-- Document start --
The band has so far released two albums as well as two EP's.

== Early Years (2003-2009) ==

Right after their formation, INBORN! gathered a lot of media exposure since they won the Emergenza contest for Luxembourg and Belgium in 2003. The band was very quickly considered as one of the hottest newcomers around and started performing extensively in Luxembourg, Germany, Belgium and France. Two years later, in 2005, they released their first studio album, 'The Headtrance Session'. Following the numerous experimental sounds pursued on their first LP, the band explored a more raw and stripped down approach in their music leading to their second album Chef d'Oeuvre, released in 2007 on the independent label 'Finest Noise Records'. Influenced by the Stooges and abrasive post-hardcore like Converge and The Blood Brothers, the record yet failed to provoke any significant reaction.
-- Document end --
-- Recorded information start --
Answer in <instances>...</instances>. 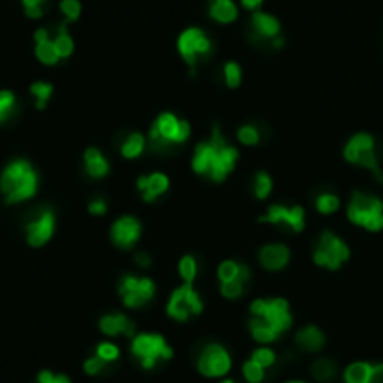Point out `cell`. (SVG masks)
<instances>
[{"instance_id": "3957f363", "label": "cell", "mask_w": 383, "mask_h": 383, "mask_svg": "<svg viewBox=\"0 0 383 383\" xmlns=\"http://www.w3.org/2000/svg\"><path fill=\"white\" fill-rule=\"evenodd\" d=\"M192 128L188 121H183L173 113H160L148 130V143L156 153H165L169 148L180 147L188 141Z\"/></svg>"}, {"instance_id": "f1b7e54d", "label": "cell", "mask_w": 383, "mask_h": 383, "mask_svg": "<svg viewBox=\"0 0 383 383\" xmlns=\"http://www.w3.org/2000/svg\"><path fill=\"white\" fill-rule=\"evenodd\" d=\"M53 44H55L56 51H58V55H61V58H68V56L73 53V40L72 36L68 34V26L66 23H62L61 26H58V32L55 34V38H53Z\"/></svg>"}, {"instance_id": "1f68e13d", "label": "cell", "mask_w": 383, "mask_h": 383, "mask_svg": "<svg viewBox=\"0 0 383 383\" xmlns=\"http://www.w3.org/2000/svg\"><path fill=\"white\" fill-rule=\"evenodd\" d=\"M31 94L36 100V108L44 109L53 96V85L47 81H36L31 85Z\"/></svg>"}, {"instance_id": "ffe728a7", "label": "cell", "mask_w": 383, "mask_h": 383, "mask_svg": "<svg viewBox=\"0 0 383 383\" xmlns=\"http://www.w3.org/2000/svg\"><path fill=\"white\" fill-rule=\"evenodd\" d=\"M34 41H36V47H34V55H36L38 61L46 66H55L56 62L61 61V55L56 51L55 44H53V38L49 36V31L47 29H38L34 32Z\"/></svg>"}, {"instance_id": "7c38bea8", "label": "cell", "mask_w": 383, "mask_h": 383, "mask_svg": "<svg viewBox=\"0 0 383 383\" xmlns=\"http://www.w3.org/2000/svg\"><path fill=\"white\" fill-rule=\"evenodd\" d=\"M55 222L56 220L53 209L46 207V209L36 210L25 224V235L29 246L41 248L44 245H47L51 240L53 233H55Z\"/></svg>"}, {"instance_id": "ee69618b", "label": "cell", "mask_w": 383, "mask_h": 383, "mask_svg": "<svg viewBox=\"0 0 383 383\" xmlns=\"http://www.w3.org/2000/svg\"><path fill=\"white\" fill-rule=\"evenodd\" d=\"M38 383H72L62 374H53L51 370H41L38 374Z\"/></svg>"}, {"instance_id": "e0dca14e", "label": "cell", "mask_w": 383, "mask_h": 383, "mask_svg": "<svg viewBox=\"0 0 383 383\" xmlns=\"http://www.w3.org/2000/svg\"><path fill=\"white\" fill-rule=\"evenodd\" d=\"M138 190L143 201L147 203H153L160 198V195H164L165 192L169 190V179L165 173H150V175H143V177H139L138 179Z\"/></svg>"}, {"instance_id": "ba28073f", "label": "cell", "mask_w": 383, "mask_h": 383, "mask_svg": "<svg viewBox=\"0 0 383 383\" xmlns=\"http://www.w3.org/2000/svg\"><path fill=\"white\" fill-rule=\"evenodd\" d=\"M312 260L322 269L338 271L349 260V246L331 231H323L322 237L317 239Z\"/></svg>"}, {"instance_id": "5bb4252c", "label": "cell", "mask_w": 383, "mask_h": 383, "mask_svg": "<svg viewBox=\"0 0 383 383\" xmlns=\"http://www.w3.org/2000/svg\"><path fill=\"white\" fill-rule=\"evenodd\" d=\"M280 21L265 11H255L250 19L252 41L255 44H271L272 47H280Z\"/></svg>"}, {"instance_id": "f35d334b", "label": "cell", "mask_w": 383, "mask_h": 383, "mask_svg": "<svg viewBox=\"0 0 383 383\" xmlns=\"http://www.w3.org/2000/svg\"><path fill=\"white\" fill-rule=\"evenodd\" d=\"M252 361L260 364L261 368H271L276 363V353L269 347H257L254 353H252Z\"/></svg>"}, {"instance_id": "2e32d148", "label": "cell", "mask_w": 383, "mask_h": 383, "mask_svg": "<svg viewBox=\"0 0 383 383\" xmlns=\"http://www.w3.org/2000/svg\"><path fill=\"white\" fill-rule=\"evenodd\" d=\"M260 222L272 225H284L290 228L295 233H301L305 230V209L295 207H284V205H271L265 216H261Z\"/></svg>"}, {"instance_id": "8d00e7d4", "label": "cell", "mask_w": 383, "mask_h": 383, "mask_svg": "<svg viewBox=\"0 0 383 383\" xmlns=\"http://www.w3.org/2000/svg\"><path fill=\"white\" fill-rule=\"evenodd\" d=\"M224 79H225V85H228L230 88L239 87L240 81H242V70H240V64H237V62H233V61L225 62Z\"/></svg>"}, {"instance_id": "681fc988", "label": "cell", "mask_w": 383, "mask_h": 383, "mask_svg": "<svg viewBox=\"0 0 383 383\" xmlns=\"http://www.w3.org/2000/svg\"><path fill=\"white\" fill-rule=\"evenodd\" d=\"M220 383H235L233 379H224V382H220Z\"/></svg>"}, {"instance_id": "74e56055", "label": "cell", "mask_w": 383, "mask_h": 383, "mask_svg": "<svg viewBox=\"0 0 383 383\" xmlns=\"http://www.w3.org/2000/svg\"><path fill=\"white\" fill-rule=\"evenodd\" d=\"M242 376L248 383H261L265 379V368H261L260 364L254 363V361H246L242 364Z\"/></svg>"}, {"instance_id": "f546056e", "label": "cell", "mask_w": 383, "mask_h": 383, "mask_svg": "<svg viewBox=\"0 0 383 383\" xmlns=\"http://www.w3.org/2000/svg\"><path fill=\"white\" fill-rule=\"evenodd\" d=\"M17 111V96L11 91H0V124L8 123Z\"/></svg>"}, {"instance_id": "cb8c5ba5", "label": "cell", "mask_w": 383, "mask_h": 383, "mask_svg": "<svg viewBox=\"0 0 383 383\" xmlns=\"http://www.w3.org/2000/svg\"><path fill=\"white\" fill-rule=\"evenodd\" d=\"M216 276H218V282H231V280H242L248 282L250 280V269L239 261L233 260H225L222 261L216 269Z\"/></svg>"}, {"instance_id": "d4e9b609", "label": "cell", "mask_w": 383, "mask_h": 383, "mask_svg": "<svg viewBox=\"0 0 383 383\" xmlns=\"http://www.w3.org/2000/svg\"><path fill=\"white\" fill-rule=\"evenodd\" d=\"M145 143H147V139L141 132H132L128 133L126 139L121 145V154H123V158L126 160H133L141 156L145 150Z\"/></svg>"}, {"instance_id": "4316f807", "label": "cell", "mask_w": 383, "mask_h": 383, "mask_svg": "<svg viewBox=\"0 0 383 383\" xmlns=\"http://www.w3.org/2000/svg\"><path fill=\"white\" fill-rule=\"evenodd\" d=\"M374 364L364 363V361H357L352 363L344 370V383H367L370 379Z\"/></svg>"}, {"instance_id": "277c9868", "label": "cell", "mask_w": 383, "mask_h": 383, "mask_svg": "<svg viewBox=\"0 0 383 383\" xmlns=\"http://www.w3.org/2000/svg\"><path fill=\"white\" fill-rule=\"evenodd\" d=\"M344 158L352 165L368 169L376 183L383 184V169L379 165L378 148H376V139L367 132H359L349 138V141L344 147Z\"/></svg>"}, {"instance_id": "9c48e42d", "label": "cell", "mask_w": 383, "mask_h": 383, "mask_svg": "<svg viewBox=\"0 0 383 383\" xmlns=\"http://www.w3.org/2000/svg\"><path fill=\"white\" fill-rule=\"evenodd\" d=\"M177 47H179L183 61L188 64L192 72H195L198 66L205 58H209L210 51H213L210 38L201 31L200 26H190V29L180 32L179 40H177Z\"/></svg>"}, {"instance_id": "6da1fadb", "label": "cell", "mask_w": 383, "mask_h": 383, "mask_svg": "<svg viewBox=\"0 0 383 383\" xmlns=\"http://www.w3.org/2000/svg\"><path fill=\"white\" fill-rule=\"evenodd\" d=\"M237 160H239V150L231 147L215 126L209 141H203L195 147L192 169L198 175H205L215 183H222L235 169Z\"/></svg>"}, {"instance_id": "d590c367", "label": "cell", "mask_w": 383, "mask_h": 383, "mask_svg": "<svg viewBox=\"0 0 383 383\" xmlns=\"http://www.w3.org/2000/svg\"><path fill=\"white\" fill-rule=\"evenodd\" d=\"M237 138H239V143L245 145V147H255L260 143V130L255 124H245V126L239 128L237 132Z\"/></svg>"}, {"instance_id": "8992f818", "label": "cell", "mask_w": 383, "mask_h": 383, "mask_svg": "<svg viewBox=\"0 0 383 383\" xmlns=\"http://www.w3.org/2000/svg\"><path fill=\"white\" fill-rule=\"evenodd\" d=\"M132 355L138 359L145 370H153L160 361H169L173 357V349L165 342V338L156 332H141L132 340Z\"/></svg>"}, {"instance_id": "d6a6232c", "label": "cell", "mask_w": 383, "mask_h": 383, "mask_svg": "<svg viewBox=\"0 0 383 383\" xmlns=\"http://www.w3.org/2000/svg\"><path fill=\"white\" fill-rule=\"evenodd\" d=\"M272 192V179L271 175L265 171H257L254 177V194L260 201L267 200Z\"/></svg>"}, {"instance_id": "c3c4849f", "label": "cell", "mask_w": 383, "mask_h": 383, "mask_svg": "<svg viewBox=\"0 0 383 383\" xmlns=\"http://www.w3.org/2000/svg\"><path fill=\"white\" fill-rule=\"evenodd\" d=\"M240 4L245 6L246 10H257L263 4V0H240Z\"/></svg>"}, {"instance_id": "836d02e7", "label": "cell", "mask_w": 383, "mask_h": 383, "mask_svg": "<svg viewBox=\"0 0 383 383\" xmlns=\"http://www.w3.org/2000/svg\"><path fill=\"white\" fill-rule=\"evenodd\" d=\"M316 209L317 213H322V215H332V213H337L340 209V198L335 194H320L316 198Z\"/></svg>"}, {"instance_id": "52a82bcc", "label": "cell", "mask_w": 383, "mask_h": 383, "mask_svg": "<svg viewBox=\"0 0 383 383\" xmlns=\"http://www.w3.org/2000/svg\"><path fill=\"white\" fill-rule=\"evenodd\" d=\"M250 316L267 323V325L275 329L280 337L287 329L292 327L293 323L290 305H287L286 299H282V297H275V299H255L250 305Z\"/></svg>"}, {"instance_id": "603a6c76", "label": "cell", "mask_w": 383, "mask_h": 383, "mask_svg": "<svg viewBox=\"0 0 383 383\" xmlns=\"http://www.w3.org/2000/svg\"><path fill=\"white\" fill-rule=\"evenodd\" d=\"M209 16L216 23L230 25L239 17V10L233 0H209Z\"/></svg>"}, {"instance_id": "ab89813d", "label": "cell", "mask_w": 383, "mask_h": 383, "mask_svg": "<svg viewBox=\"0 0 383 383\" xmlns=\"http://www.w3.org/2000/svg\"><path fill=\"white\" fill-rule=\"evenodd\" d=\"M96 355L102 361H106V363H115L118 357H121V349H118L115 344L111 342H102V344H98L96 346Z\"/></svg>"}, {"instance_id": "e575fe53", "label": "cell", "mask_w": 383, "mask_h": 383, "mask_svg": "<svg viewBox=\"0 0 383 383\" xmlns=\"http://www.w3.org/2000/svg\"><path fill=\"white\" fill-rule=\"evenodd\" d=\"M246 290V282L242 280H231V282H222L220 284V293L225 299H230V301H235V299H240V297L245 295Z\"/></svg>"}, {"instance_id": "44dd1931", "label": "cell", "mask_w": 383, "mask_h": 383, "mask_svg": "<svg viewBox=\"0 0 383 383\" xmlns=\"http://www.w3.org/2000/svg\"><path fill=\"white\" fill-rule=\"evenodd\" d=\"M295 344L301 347L302 352L316 353L325 346V335H323L322 329L316 327V325H307V327L297 331Z\"/></svg>"}, {"instance_id": "7dc6e473", "label": "cell", "mask_w": 383, "mask_h": 383, "mask_svg": "<svg viewBox=\"0 0 383 383\" xmlns=\"http://www.w3.org/2000/svg\"><path fill=\"white\" fill-rule=\"evenodd\" d=\"M367 383H383V363L374 364L372 374H370V379Z\"/></svg>"}, {"instance_id": "f6af8a7d", "label": "cell", "mask_w": 383, "mask_h": 383, "mask_svg": "<svg viewBox=\"0 0 383 383\" xmlns=\"http://www.w3.org/2000/svg\"><path fill=\"white\" fill-rule=\"evenodd\" d=\"M106 210H108V203H106V200H102V198H96V200H92L91 203H88V213L94 216H102L106 215Z\"/></svg>"}, {"instance_id": "484cf974", "label": "cell", "mask_w": 383, "mask_h": 383, "mask_svg": "<svg viewBox=\"0 0 383 383\" xmlns=\"http://www.w3.org/2000/svg\"><path fill=\"white\" fill-rule=\"evenodd\" d=\"M310 374H312V378L320 383L332 382V379H335V376H337V364H335V361H332V359L320 357V359H316L314 363H312Z\"/></svg>"}, {"instance_id": "7a4b0ae2", "label": "cell", "mask_w": 383, "mask_h": 383, "mask_svg": "<svg viewBox=\"0 0 383 383\" xmlns=\"http://www.w3.org/2000/svg\"><path fill=\"white\" fill-rule=\"evenodd\" d=\"M0 192L6 205H17L34 198L38 192V173L26 160H14L0 175Z\"/></svg>"}, {"instance_id": "9a60e30c", "label": "cell", "mask_w": 383, "mask_h": 383, "mask_svg": "<svg viewBox=\"0 0 383 383\" xmlns=\"http://www.w3.org/2000/svg\"><path fill=\"white\" fill-rule=\"evenodd\" d=\"M141 222L136 216H121L113 222L109 237L111 242L121 250H132L133 246L138 245L139 237H141Z\"/></svg>"}, {"instance_id": "5b68a950", "label": "cell", "mask_w": 383, "mask_h": 383, "mask_svg": "<svg viewBox=\"0 0 383 383\" xmlns=\"http://www.w3.org/2000/svg\"><path fill=\"white\" fill-rule=\"evenodd\" d=\"M346 215L353 225H359L363 230L372 233L383 230V201L376 195L353 192Z\"/></svg>"}, {"instance_id": "ac0fdd59", "label": "cell", "mask_w": 383, "mask_h": 383, "mask_svg": "<svg viewBox=\"0 0 383 383\" xmlns=\"http://www.w3.org/2000/svg\"><path fill=\"white\" fill-rule=\"evenodd\" d=\"M290 248L282 242H272V245L263 246L260 250V263L267 271H282L290 263Z\"/></svg>"}, {"instance_id": "b9f144b4", "label": "cell", "mask_w": 383, "mask_h": 383, "mask_svg": "<svg viewBox=\"0 0 383 383\" xmlns=\"http://www.w3.org/2000/svg\"><path fill=\"white\" fill-rule=\"evenodd\" d=\"M61 11L66 17V23L77 21L81 16V2L79 0H61Z\"/></svg>"}, {"instance_id": "4fadbf2b", "label": "cell", "mask_w": 383, "mask_h": 383, "mask_svg": "<svg viewBox=\"0 0 383 383\" xmlns=\"http://www.w3.org/2000/svg\"><path fill=\"white\" fill-rule=\"evenodd\" d=\"M231 357L220 344H209L198 357V370L207 378H222L230 372Z\"/></svg>"}, {"instance_id": "83f0119b", "label": "cell", "mask_w": 383, "mask_h": 383, "mask_svg": "<svg viewBox=\"0 0 383 383\" xmlns=\"http://www.w3.org/2000/svg\"><path fill=\"white\" fill-rule=\"evenodd\" d=\"M250 332L252 338L260 344H272L280 338V335H278L275 329L269 327V325L261 322V320H255V317L250 320Z\"/></svg>"}, {"instance_id": "30bf717a", "label": "cell", "mask_w": 383, "mask_h": 383, "mask_svg": "<svg viewBox=\"0 0 383 383\" xmlns=\"http://www.w3.org/2000/svg\"><path fill=\"white\" fill-rule=\"evenodd\" d=\"M165 310L175 322H188L190 317L200 316L203 312V301L194 290V284H183L171 293Z\"/></svg>"}, {"instance_id": "7402d4cb", "label": "cell", "mask_w": 383, "mask_h": 383, "mask_svg": "<svg viewBox=\"0 0 383 383\" xmlns=\"http://www.w3.org/2000/svg\"><path fill=\"white\" fill-rule=\"evenodd\" d=\"M83 162L87 169L88 177L92 179H103L109 173V162L98 147H88L83 154Z\"/></svg>"}, {"instance_id": "60d3db41", "label": "cell", "mask_w": 383, "mask_h": 383, "mask_svg": "<svg viewBox=\"0 0 383 383\" xmlns=\"http://www.w3.org/2000/svg\"><path fill=\"white\" fill-rule=\"evenodd\" d=\"M46 2L47 0H21L26 17H31V19H40V17L44 16V11H46Z\"/></svg>"}, {"instance_id": "bcb514c9", "label": "cell", "mask_w": 383, "mask_h": 383, "mask_svg": "<svg viewBox=\"0 0 383 383\" xmlns=\"http://www.w3.org/2000/svg\"><path fill=\"white\" fill-rule=\"evenodd\" d=\"M133 261H136V265L141 267V269H147V267H150V255H148L147 252H136V255H133Z\"/></svg>"}, {"instance_id": "4dcf8cb0", "label": "cell", "mask_w": 383, "mask_h": 383, "mask_svg": "<svg viewBox=\"0 0 383 383\" xmlns=\"http://www.w3.org/2000/svg\"><path fill=\"white\" fill-rule=\"evenodd\" d=\"M179 275L183 278V284H194L198 276V261L192 254H186L179 261Z\"/></svg>"}, {"instance_id": "7bdbcfd3", "label": "cell", "mask_w": 383, "mask_h": 383, "mask_svg": "<svg viewBox=\"0 0 383 383\" xmlns=\"http://www.w3.org/2000/svg\"><path fill=\"white\" fill-rule=\"evenodd\" d=\"M108 367H109V363H106V361H102V359L98 357V355H94V357H91L85 361V364H83V370H85L88 376H98V374H102Z\"/></svg>"}, {"instance_id": "8fae6325", "label": "cell", "mask_w": 383, "mask_h": 383, "mask_svg": "<svg viewBox=\"0 0 383 383\" xmlns=\"http://www.w3.org/2000/svg\"><path fill=\"white\" fill-rule=\"evenodd\" d=\"M118 295L126 308H143L156 295V284L150 278L126 275L118 284Z\"/></svg>"}, {"instance_id": "f907efd6", "label": "cell", "mask_w": 383, "mask_h": 383, "mask_svg": "<svg viewBox=\"0 0 383 383\" xmlns=\"http://www.w3.org/2000/svg\"><path fill=\"white\" fill-rule=\"evenodd\" d=\"M286 383H307V382H286Z\"/></svg>"}, {"instance_id": "d6986e66", "label": "cell", "mask_w": 383, "mask_h": 383, "mask_svg": "<svg viewBox=\"0 0 383 383\" xmlns=\"http://www.w3.org/2000/svg\"><path fill=\"white\" fill-rule=\"evenodd\" d=\"M100 331L108 337H132L136 325L126 314H108L100 320Z\"/></svg>"}]
</instances>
-- Recorded information end --
● **Short problem A**
In the INBORN! history, what independent label released Chef d'Oeuvre?
● **Short problem B**
Carry on the INBORN! history from its last sentence.
The data has no connection to the INBORN! history.

● **Task answer A**
Finest Noise Records

● **Task answer B**
== En Vogue EP (2010) ==

In the course of a secret recording at Jan Kerscher's Ghostcity Studios the band decided to maneuver the collective sound into new territories creating a style labelled by some critics as ‘21st century dance rock’ or even ‘progressive disco’. The release of the En Vogue EP and the single 'Trash is the New Glam' were finally released in April 2010. From then INBORN! gathered a lot of attention arousing the interest of American producer Ross Robinson allowing the band to enter his studio in September 2010 to record their first official LP.

== Discography ==

=== The band formerly known as Inborn ===

The Headtrance Session (2005)

Chef d'Oeuvre (2007)

=== INBORN! ===

En Vogue EP (2010)

PERSONA (2011)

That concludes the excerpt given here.